▶ [Records of spatial reasoning questions]:
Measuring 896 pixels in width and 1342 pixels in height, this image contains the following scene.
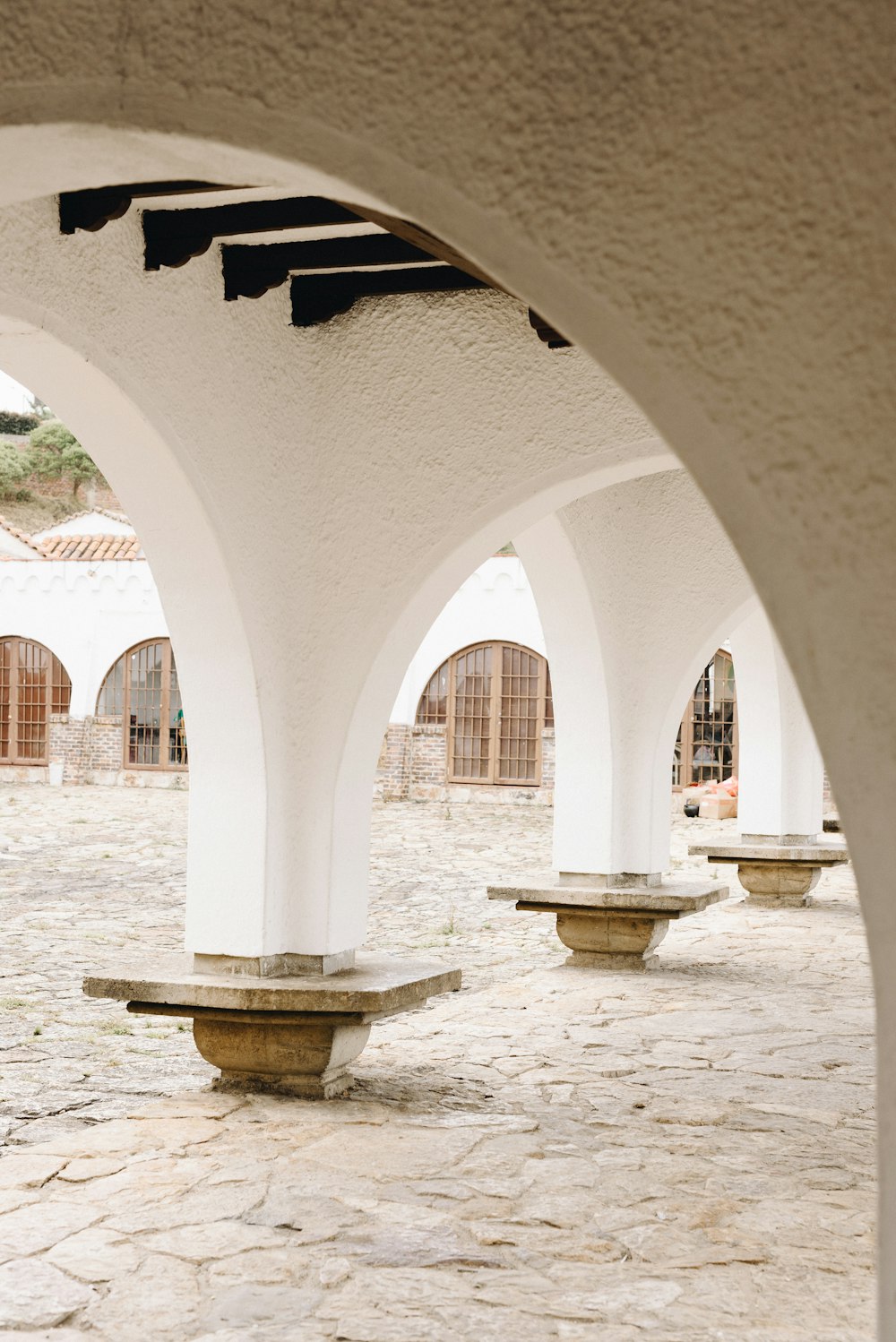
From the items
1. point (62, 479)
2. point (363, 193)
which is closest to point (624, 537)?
point (363, 193)

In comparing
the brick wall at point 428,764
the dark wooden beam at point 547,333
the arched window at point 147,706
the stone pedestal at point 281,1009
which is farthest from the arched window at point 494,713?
the dark wooden beam at point 547,333

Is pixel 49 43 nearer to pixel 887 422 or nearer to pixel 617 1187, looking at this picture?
pixel 887 422

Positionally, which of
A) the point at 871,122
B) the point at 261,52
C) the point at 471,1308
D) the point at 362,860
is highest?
the point at 261,52

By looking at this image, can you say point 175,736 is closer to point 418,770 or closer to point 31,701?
point 31,701

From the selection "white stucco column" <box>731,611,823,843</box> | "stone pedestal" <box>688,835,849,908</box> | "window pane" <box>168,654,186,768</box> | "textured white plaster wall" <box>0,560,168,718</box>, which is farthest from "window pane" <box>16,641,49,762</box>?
"white stucco column" <box>731,611,823,843</box>

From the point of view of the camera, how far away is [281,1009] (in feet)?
16.8

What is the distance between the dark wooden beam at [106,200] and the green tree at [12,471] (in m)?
39.4

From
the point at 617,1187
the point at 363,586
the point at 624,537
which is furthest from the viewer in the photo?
the point at 624,537

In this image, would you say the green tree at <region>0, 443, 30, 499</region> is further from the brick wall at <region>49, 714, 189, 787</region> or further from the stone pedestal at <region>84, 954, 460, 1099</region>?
the stone pedestal at <region>84, 954, 460, 1099</region>

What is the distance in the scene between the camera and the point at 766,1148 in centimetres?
495

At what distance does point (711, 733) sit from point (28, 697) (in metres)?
12.2

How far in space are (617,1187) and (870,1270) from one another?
3.02 feet

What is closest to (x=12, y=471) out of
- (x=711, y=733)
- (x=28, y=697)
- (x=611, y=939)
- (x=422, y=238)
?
(x=28, y=697)

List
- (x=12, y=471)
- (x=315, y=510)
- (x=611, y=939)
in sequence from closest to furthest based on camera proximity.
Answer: (x=315, y=510) → (x=611, y=939) → (x=12, y=471)
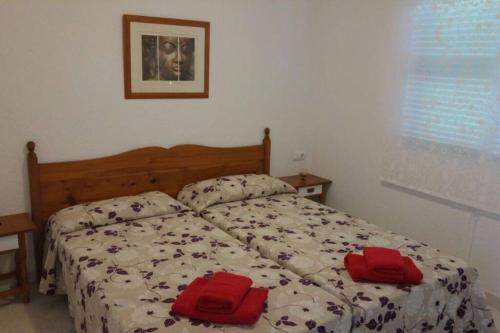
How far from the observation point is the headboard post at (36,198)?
107 inches

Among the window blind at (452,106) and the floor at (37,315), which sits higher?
the window blind at (452,106)

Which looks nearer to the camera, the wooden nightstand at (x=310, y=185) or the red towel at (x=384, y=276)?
the red towel at (x=384, y=276)

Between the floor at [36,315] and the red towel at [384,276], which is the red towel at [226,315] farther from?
the floor at [36,315]

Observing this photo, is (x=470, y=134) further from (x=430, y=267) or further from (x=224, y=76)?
(x=224, y=76)

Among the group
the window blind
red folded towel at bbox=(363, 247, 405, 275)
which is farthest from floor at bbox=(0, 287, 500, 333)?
red folded towel at bbox=(363, 247, 405, 275)

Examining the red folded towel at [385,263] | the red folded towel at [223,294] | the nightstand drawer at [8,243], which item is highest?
the red folded towel at [385,263]

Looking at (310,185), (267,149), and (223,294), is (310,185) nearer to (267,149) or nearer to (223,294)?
(267,149)

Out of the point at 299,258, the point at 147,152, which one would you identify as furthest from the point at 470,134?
the point at 147,152

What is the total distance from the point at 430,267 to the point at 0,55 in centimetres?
276

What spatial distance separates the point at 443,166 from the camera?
3.04 metres

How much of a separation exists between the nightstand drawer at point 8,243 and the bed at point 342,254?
1141 millimetres

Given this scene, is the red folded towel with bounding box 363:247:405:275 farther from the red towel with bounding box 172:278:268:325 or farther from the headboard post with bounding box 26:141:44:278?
the headboard post with bounding box 26:141:44:278

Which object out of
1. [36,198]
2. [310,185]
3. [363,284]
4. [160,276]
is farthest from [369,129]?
[36,198]

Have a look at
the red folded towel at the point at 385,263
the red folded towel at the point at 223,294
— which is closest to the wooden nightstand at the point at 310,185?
the red folded towel at the point at 385,263
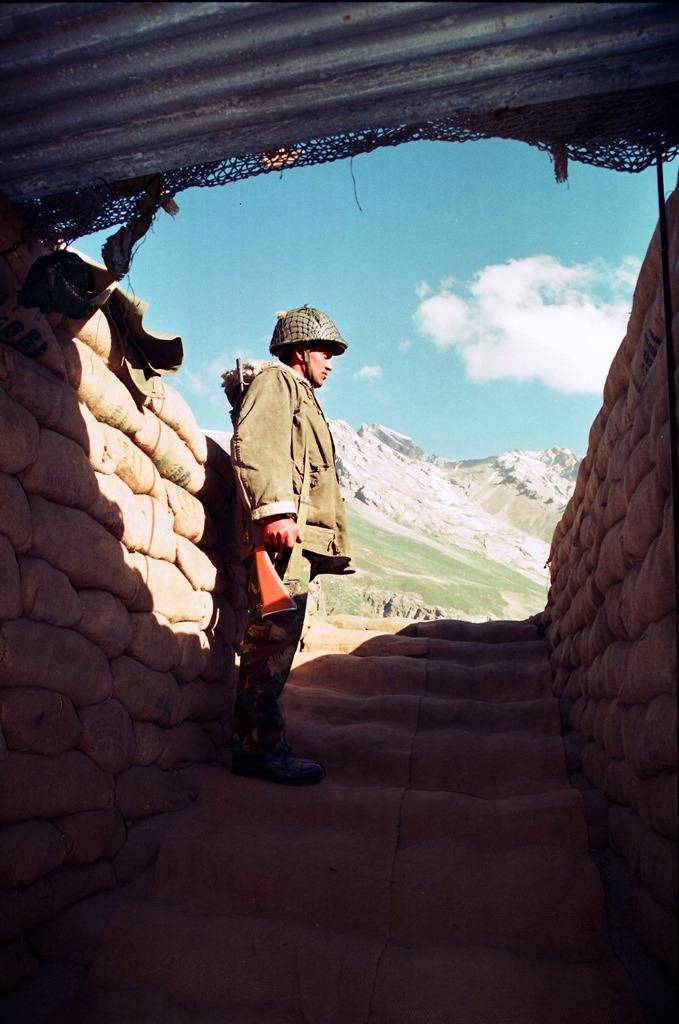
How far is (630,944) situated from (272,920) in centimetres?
80

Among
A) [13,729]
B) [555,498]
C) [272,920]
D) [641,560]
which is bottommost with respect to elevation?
[272,920]

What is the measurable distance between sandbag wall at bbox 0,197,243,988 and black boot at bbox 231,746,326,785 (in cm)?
18

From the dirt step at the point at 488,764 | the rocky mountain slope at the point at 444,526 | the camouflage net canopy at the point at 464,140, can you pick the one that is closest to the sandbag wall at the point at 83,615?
the camouflage net canopy at the point at 464,140

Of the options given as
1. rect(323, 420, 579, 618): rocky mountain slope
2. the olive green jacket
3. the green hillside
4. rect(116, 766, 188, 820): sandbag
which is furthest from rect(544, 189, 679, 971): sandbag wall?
rect(323, 420, 579, 618): rocky mountain slope

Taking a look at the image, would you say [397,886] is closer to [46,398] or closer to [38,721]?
[38,721]

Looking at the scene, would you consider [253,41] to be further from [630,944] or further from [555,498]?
[555,498]

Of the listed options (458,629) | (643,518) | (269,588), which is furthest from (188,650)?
(458,629)

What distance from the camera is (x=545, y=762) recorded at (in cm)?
229

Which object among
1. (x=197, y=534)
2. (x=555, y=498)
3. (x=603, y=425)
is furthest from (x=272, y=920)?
(x=555, y=498)

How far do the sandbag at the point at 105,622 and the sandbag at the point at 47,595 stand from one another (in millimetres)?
37

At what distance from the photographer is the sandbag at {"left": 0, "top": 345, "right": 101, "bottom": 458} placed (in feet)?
5.27

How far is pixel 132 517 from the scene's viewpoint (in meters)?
2.02

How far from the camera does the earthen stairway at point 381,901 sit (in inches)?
56.4

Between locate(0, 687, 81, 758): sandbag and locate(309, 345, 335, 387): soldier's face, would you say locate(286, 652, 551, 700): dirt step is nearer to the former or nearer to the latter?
locate(309, 345, 335, 387): soldier's face
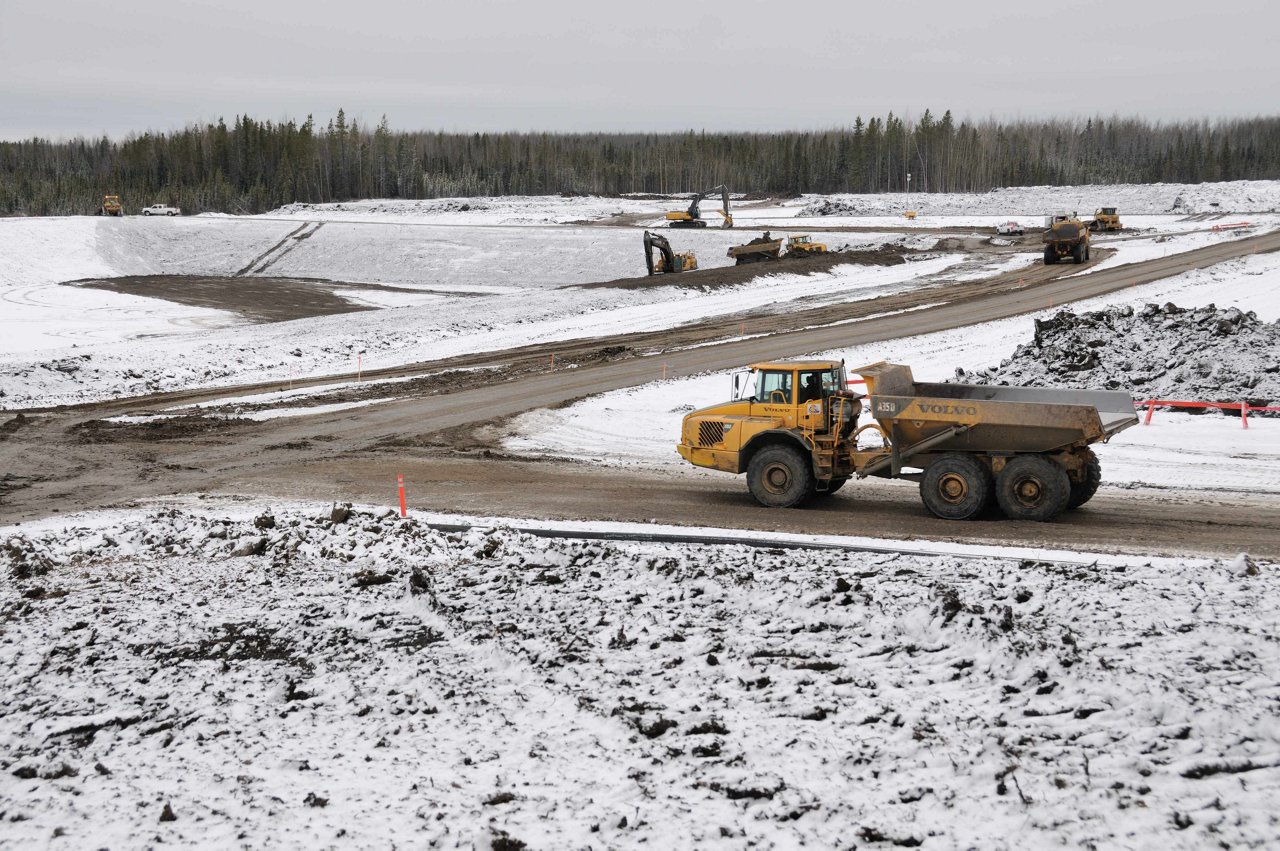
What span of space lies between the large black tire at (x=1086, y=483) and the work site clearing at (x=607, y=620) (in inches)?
8.7

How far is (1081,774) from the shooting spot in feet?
22.5

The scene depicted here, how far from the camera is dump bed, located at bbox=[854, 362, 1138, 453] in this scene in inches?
575

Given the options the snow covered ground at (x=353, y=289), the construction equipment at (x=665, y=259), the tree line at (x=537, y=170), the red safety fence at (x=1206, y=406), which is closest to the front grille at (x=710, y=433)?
the red safety fence at (x=1206, y=406)

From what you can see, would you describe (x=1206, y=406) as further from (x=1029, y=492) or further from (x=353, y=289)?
(x=353, y=289)

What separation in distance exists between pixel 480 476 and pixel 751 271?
113ft

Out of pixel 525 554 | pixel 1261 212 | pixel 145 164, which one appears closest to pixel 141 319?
pixel 525 554

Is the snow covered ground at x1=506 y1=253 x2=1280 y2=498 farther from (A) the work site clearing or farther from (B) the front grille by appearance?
(B) the front grille

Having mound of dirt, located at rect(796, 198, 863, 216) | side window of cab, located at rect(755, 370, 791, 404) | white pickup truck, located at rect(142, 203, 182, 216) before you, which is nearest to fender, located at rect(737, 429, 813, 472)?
side window of cab, located at rect(755, 370, 791, 404)

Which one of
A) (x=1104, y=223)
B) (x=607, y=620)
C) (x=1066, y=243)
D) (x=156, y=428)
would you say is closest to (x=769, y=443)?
(x=607, y=620)

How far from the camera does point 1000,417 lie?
14.9m

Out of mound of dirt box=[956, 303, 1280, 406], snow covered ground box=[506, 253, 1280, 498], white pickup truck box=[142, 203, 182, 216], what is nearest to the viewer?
snow covered ground box=[506, 253, 1280, 498]

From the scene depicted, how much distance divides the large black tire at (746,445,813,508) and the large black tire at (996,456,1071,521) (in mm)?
2823

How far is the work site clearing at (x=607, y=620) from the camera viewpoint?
6957 mm

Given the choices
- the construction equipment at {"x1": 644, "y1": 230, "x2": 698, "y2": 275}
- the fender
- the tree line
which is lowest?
the fender
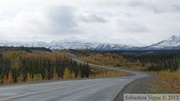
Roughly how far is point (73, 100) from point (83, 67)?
9502cm

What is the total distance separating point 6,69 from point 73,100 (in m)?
92.9

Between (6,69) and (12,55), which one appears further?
(12,55)

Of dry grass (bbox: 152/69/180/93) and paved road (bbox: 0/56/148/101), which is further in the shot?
dry grass (bbox: 152/69/180/93)

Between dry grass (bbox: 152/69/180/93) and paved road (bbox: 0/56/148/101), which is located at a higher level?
paved road (bbox: 0/56/148/101)

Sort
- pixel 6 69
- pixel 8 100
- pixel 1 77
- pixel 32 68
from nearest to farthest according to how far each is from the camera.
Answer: pixel 8 100 < pixel 1 77 < pixel 6 69 < pixel 32 68

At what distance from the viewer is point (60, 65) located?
414 ft

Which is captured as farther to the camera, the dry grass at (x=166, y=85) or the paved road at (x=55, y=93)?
the dry grass at (x=166, y=85)

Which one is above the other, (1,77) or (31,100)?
(31,100)

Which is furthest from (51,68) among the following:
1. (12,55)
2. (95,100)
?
(95,100)

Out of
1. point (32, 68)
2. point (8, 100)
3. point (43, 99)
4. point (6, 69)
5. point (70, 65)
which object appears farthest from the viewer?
point (70, 65)

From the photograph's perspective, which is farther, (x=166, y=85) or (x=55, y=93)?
(x=166, y=85)

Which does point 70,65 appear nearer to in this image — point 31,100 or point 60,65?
point 60,65

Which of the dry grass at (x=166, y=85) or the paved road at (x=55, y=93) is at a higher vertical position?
the paved road at (x=55, y=93)

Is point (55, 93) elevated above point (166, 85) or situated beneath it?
elevated above
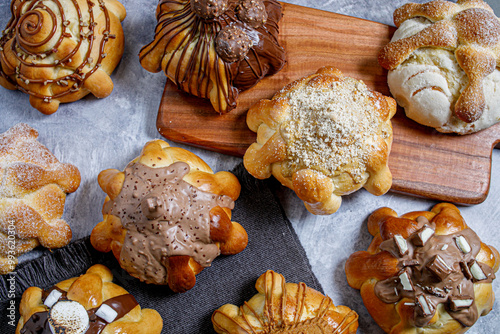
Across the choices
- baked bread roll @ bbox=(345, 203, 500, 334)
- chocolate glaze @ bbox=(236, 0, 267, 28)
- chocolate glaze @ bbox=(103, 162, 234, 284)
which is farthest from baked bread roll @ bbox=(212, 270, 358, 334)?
chocolate glaze @ bbox=(236, 0, 267, 28)

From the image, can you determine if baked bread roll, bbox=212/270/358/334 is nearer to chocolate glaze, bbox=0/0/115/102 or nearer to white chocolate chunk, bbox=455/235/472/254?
white chocolate chunk, bbox=455/235/472/254

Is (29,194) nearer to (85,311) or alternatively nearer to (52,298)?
(52,298)

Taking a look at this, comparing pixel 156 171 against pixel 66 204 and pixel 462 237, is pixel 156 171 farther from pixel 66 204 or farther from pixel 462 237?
pixel 462 237

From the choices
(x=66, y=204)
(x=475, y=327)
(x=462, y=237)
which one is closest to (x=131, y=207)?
(x=66, y=204)

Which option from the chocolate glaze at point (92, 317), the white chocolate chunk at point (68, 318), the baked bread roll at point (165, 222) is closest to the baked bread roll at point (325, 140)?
the baked bread roll at point (165, 222)

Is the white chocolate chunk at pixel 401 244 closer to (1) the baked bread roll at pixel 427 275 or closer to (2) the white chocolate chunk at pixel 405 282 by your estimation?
(1) the baked bread roll at pixel 427 275

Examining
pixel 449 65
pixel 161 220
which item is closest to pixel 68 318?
pixel 161 220
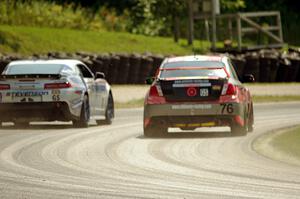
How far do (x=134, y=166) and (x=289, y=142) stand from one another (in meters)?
4.87

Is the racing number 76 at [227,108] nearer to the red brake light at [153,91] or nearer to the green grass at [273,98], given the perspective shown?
the red brake light at [153,91]

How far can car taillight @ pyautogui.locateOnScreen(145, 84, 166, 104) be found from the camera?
2069 cm

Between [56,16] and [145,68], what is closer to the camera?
[145,68]

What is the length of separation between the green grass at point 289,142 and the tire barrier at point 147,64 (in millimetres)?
14851

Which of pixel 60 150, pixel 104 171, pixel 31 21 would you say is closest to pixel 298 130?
pixel 60 150

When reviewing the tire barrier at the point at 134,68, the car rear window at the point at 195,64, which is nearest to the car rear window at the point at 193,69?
the car rear window at the point at 195,64

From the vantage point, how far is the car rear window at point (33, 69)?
2313 centimetres

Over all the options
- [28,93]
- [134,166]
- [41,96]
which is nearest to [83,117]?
[41,96]

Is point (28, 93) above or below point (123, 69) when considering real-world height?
above

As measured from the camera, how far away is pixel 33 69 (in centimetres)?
2323

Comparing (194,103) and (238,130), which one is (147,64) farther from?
(194,103)

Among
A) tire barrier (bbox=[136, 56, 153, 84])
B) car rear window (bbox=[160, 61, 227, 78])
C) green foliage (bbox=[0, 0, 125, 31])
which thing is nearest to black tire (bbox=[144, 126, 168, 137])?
car rear window (bbox=[160, 61, 227, 78])

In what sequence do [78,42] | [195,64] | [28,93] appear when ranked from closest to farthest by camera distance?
[195,64]
[28,93]
[78,42]

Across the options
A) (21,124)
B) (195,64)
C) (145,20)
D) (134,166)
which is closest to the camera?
(134,166)
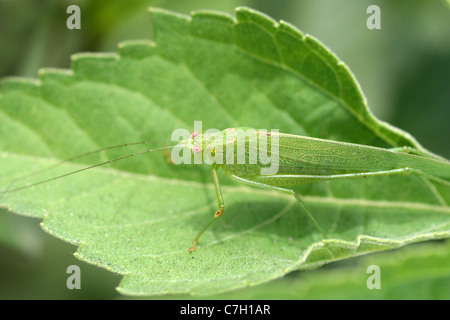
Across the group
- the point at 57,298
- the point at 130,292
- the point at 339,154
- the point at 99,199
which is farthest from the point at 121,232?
the point at 339,154

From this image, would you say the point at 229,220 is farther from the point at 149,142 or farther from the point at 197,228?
the point at 149,142

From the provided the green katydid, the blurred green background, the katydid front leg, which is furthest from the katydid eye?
the blurred green background

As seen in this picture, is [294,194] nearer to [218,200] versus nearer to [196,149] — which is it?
[218,200]

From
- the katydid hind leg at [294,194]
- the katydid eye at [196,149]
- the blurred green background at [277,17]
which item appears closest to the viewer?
the katydid hind leg at [294,194]

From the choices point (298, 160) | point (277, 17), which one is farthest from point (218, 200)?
point (277, 17)

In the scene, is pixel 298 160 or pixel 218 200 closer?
pixel 218 200

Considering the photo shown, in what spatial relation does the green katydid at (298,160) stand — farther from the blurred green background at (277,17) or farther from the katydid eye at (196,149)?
the blurred green background at (277,17)

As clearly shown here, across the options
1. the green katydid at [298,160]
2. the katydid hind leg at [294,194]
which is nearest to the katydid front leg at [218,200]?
the green katydid at [298,160]

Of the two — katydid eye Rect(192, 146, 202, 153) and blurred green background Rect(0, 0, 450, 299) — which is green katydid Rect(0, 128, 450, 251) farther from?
blurred green background Rect(0, 0, 450, 299)
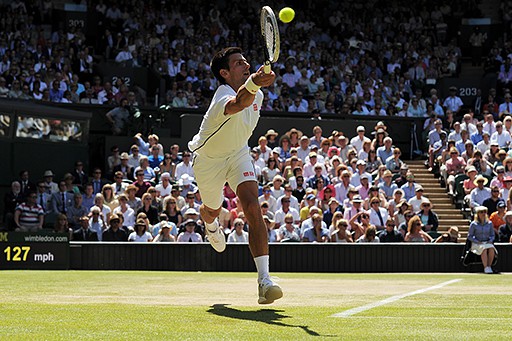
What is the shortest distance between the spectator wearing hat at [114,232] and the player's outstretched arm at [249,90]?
10302 millimetres

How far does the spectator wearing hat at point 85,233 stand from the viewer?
1834 centimetres

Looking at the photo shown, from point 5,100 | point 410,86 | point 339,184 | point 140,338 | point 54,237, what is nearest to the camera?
point 140,338

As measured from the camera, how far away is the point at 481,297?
29.9 ft

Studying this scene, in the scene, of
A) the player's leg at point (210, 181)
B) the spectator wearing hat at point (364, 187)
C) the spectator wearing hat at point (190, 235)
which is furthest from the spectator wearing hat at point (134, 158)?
the player's leg at point (210, 181)

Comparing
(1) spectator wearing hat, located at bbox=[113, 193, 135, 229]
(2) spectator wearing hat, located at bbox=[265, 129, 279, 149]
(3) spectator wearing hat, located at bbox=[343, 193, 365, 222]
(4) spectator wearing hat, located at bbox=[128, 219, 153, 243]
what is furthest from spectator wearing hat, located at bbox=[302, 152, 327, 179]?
(4) spectator wearing hat, located at bbox=[128, 219, 153, 243]

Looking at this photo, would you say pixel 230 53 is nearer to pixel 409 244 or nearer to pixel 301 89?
pixel 409 244

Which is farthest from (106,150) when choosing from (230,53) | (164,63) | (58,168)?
(230,53)

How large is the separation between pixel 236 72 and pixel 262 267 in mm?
1752

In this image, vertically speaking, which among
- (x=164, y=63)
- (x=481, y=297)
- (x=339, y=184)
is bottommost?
(x=481, y=297)

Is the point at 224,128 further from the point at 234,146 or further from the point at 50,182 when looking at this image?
the point at 50,182

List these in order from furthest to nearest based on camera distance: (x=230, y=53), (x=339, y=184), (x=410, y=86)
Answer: (x=410, y=86)
(x=339, y=184)
(x=230, y=53)

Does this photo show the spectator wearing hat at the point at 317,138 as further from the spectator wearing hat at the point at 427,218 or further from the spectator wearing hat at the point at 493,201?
the spectator wearing hat at the point at 493,201

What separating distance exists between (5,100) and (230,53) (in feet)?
48.1

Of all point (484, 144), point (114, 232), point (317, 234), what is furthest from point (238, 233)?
point (484, 144)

▶ [Work to complete]:
Could you quote, exactly as they appear, the line containing "List these in" and every line after it to the end of the records above?

▶ [Answer to this problem]:
List these in order from furthest to nearest based on camera distance: (x=230, y=53), (x=339, y=184), (x=410, y=86)
Answer: (x=410, y=86)
(x=339, y=184)
(x=230, y=53)

Does this photo show the spectator wearing hat at the point at 317,138 as further from the spectator wearing hat at the point at 427,218 or further from the spectator wearing hat at the point at 493,201?
the spectator wearing hat at the point at 493,201

What separating distance exists between (5,100) and (230,53) (in feet)?
48.1

Of all point (484, 144), point (114, 232), point (317, 234), what is furthest from point (238, 233)?
point (484, 144)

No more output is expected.